上記のわかりにくい表現をわかりやすくすると、
1.基本方針としては、年内に後3-4回0.25%ずつの利上げをして、年末時点ではFFレートを1%台に乗せたい。(その後の利下げ余地確保のため)
2.ただし、世界の経済・金融情勢次第では(新興国などの経済成長減速加速や株式市場の更なる下落があるようなら)、利上げを見送らざるを得ない会合も出てくる。
3.どう見てもここでの利上げは無茶でしょう、という状況でない限り、3月も含めて6、9、12月の会合での利上げには前向き。
市場の反応ですが、3月利上げの可能性排除がなかったことを嫌気して、米国株は下落の反応でした。
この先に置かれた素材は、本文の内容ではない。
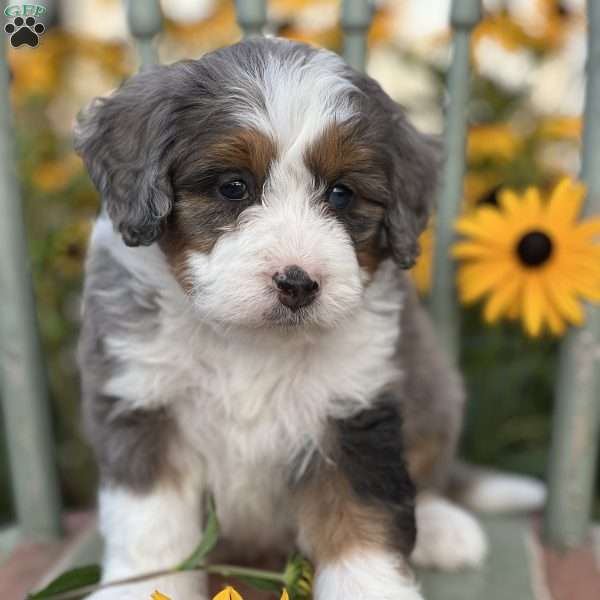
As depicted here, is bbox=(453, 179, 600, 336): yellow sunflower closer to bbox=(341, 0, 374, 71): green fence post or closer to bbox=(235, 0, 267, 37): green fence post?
bbox=(341, 0, 374, 71): green fence post

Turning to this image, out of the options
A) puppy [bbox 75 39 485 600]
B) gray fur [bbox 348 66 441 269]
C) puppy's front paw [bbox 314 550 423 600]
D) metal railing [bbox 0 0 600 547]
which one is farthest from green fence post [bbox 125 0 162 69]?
puppy's front paw [bbox 314 550 423 600]

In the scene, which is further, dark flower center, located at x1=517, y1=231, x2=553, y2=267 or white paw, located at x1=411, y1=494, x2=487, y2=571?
dark flower center, located at x1=517, y1=231, x2=553, y2=267

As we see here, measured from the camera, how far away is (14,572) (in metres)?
3.25

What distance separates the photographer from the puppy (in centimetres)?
246

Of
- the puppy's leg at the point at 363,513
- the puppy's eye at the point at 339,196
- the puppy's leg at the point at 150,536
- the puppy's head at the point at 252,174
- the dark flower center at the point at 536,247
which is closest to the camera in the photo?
the puppy's head at the point at 252,174

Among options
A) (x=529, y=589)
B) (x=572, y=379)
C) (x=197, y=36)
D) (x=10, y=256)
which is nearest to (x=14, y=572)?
(x=10, y=256)

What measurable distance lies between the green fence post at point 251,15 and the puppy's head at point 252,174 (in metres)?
0.72

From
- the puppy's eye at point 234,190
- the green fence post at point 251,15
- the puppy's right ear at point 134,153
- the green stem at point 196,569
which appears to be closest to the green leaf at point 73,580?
the green stem at point 196,569

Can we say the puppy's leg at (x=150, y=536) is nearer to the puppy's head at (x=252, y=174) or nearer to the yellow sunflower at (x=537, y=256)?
the puppy's head at (x=252, y=174)

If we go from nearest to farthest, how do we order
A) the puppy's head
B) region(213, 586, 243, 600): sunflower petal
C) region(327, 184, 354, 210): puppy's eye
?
region(213, 586, 243, 600): sunflower petal < the puppy's head < region(327, 184, 354, 210): puppy's eye

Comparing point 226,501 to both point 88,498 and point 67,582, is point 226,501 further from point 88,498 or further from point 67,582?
point 88,498

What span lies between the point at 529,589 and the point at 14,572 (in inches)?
71.7

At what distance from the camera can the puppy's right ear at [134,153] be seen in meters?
2.49

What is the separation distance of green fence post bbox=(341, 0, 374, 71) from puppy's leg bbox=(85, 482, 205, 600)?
1.71 meters
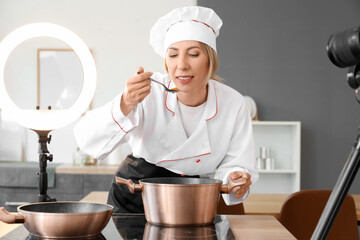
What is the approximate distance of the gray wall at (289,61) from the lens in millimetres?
4652

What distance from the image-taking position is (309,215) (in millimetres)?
2061

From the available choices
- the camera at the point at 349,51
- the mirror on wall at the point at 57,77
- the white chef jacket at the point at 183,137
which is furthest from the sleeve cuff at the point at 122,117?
the mirror on wall at the point at 57,77

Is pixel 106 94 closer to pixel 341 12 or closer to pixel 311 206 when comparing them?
pixel 341 12

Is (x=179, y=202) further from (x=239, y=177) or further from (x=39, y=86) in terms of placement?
A: (x=39, y=86)

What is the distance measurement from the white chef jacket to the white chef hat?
16 centimetres

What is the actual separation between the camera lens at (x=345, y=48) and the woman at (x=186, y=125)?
761 mm

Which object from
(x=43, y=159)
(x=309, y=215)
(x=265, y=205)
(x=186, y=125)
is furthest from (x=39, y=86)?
(x=43, y=159)

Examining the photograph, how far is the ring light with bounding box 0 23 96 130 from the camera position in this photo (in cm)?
122

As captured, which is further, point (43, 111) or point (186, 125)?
point (186, 125)

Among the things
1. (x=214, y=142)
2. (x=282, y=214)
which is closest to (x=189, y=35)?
(x=214, y=142)

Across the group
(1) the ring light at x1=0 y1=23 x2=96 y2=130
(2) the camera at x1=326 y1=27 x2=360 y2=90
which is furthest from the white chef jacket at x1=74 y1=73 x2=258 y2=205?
(2) the camera at x1=326 y1=27 x2=360 y2=90

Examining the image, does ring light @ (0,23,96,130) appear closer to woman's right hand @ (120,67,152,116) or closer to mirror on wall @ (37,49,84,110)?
woman's right hand @ (120,67,152,116)

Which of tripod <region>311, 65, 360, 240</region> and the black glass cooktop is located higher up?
tripod <region>311, 65, 360, 240</region>

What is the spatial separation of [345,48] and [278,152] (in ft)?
13.1
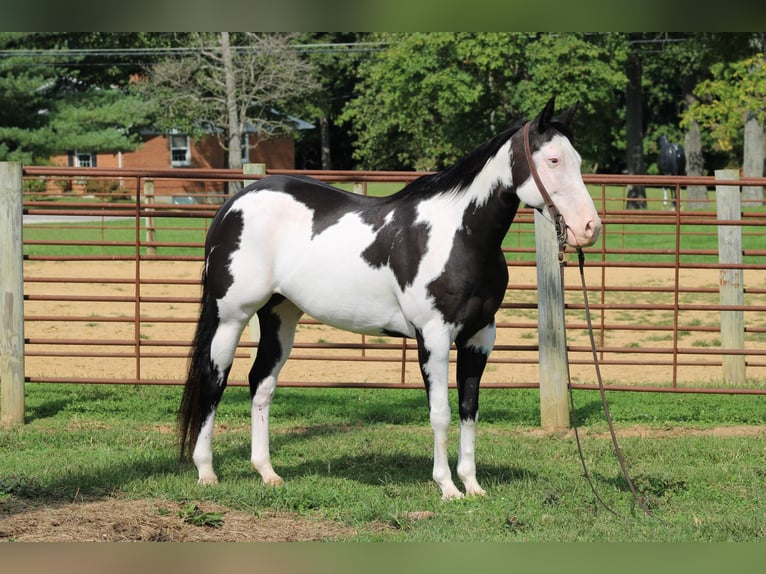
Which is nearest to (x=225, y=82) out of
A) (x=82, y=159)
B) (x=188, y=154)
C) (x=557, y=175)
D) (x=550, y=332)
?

為替市場では、対ドルでユーロは売られましたが、円は買われるというわかりにくい反応でした。少なくとも為替市場では、明日の日銀決定会合での再追加緩和決定を織り込んでいるとはいえません。原油市場はFOMCには反応なしでした。
明日はいよいよ日銀決定会合です。上述のように為替市場では再追加緩和決定が織り込まれている様子はまったくなく、シカゴ筋のポジションも4年ぶり高水準の円ロングです。日本株は昨日本日ほんのりと再追加緩和が織り込まれてきた感はありますが、ほんのりに過ぎません。だとすれば、
再追加緩和なし=ドル円動かず、日本株若干下落
再追加緩和あり=ドル円大幅に円安ドル高進行、日本株上昇
という反応が予想されます。リスク・リターンのバランスの見地に立てば、「再追加緩和あり」に賭けるべき、ということです。(当たったときのリターンのほうが、外れたときのリスクよりも有意に大きい。)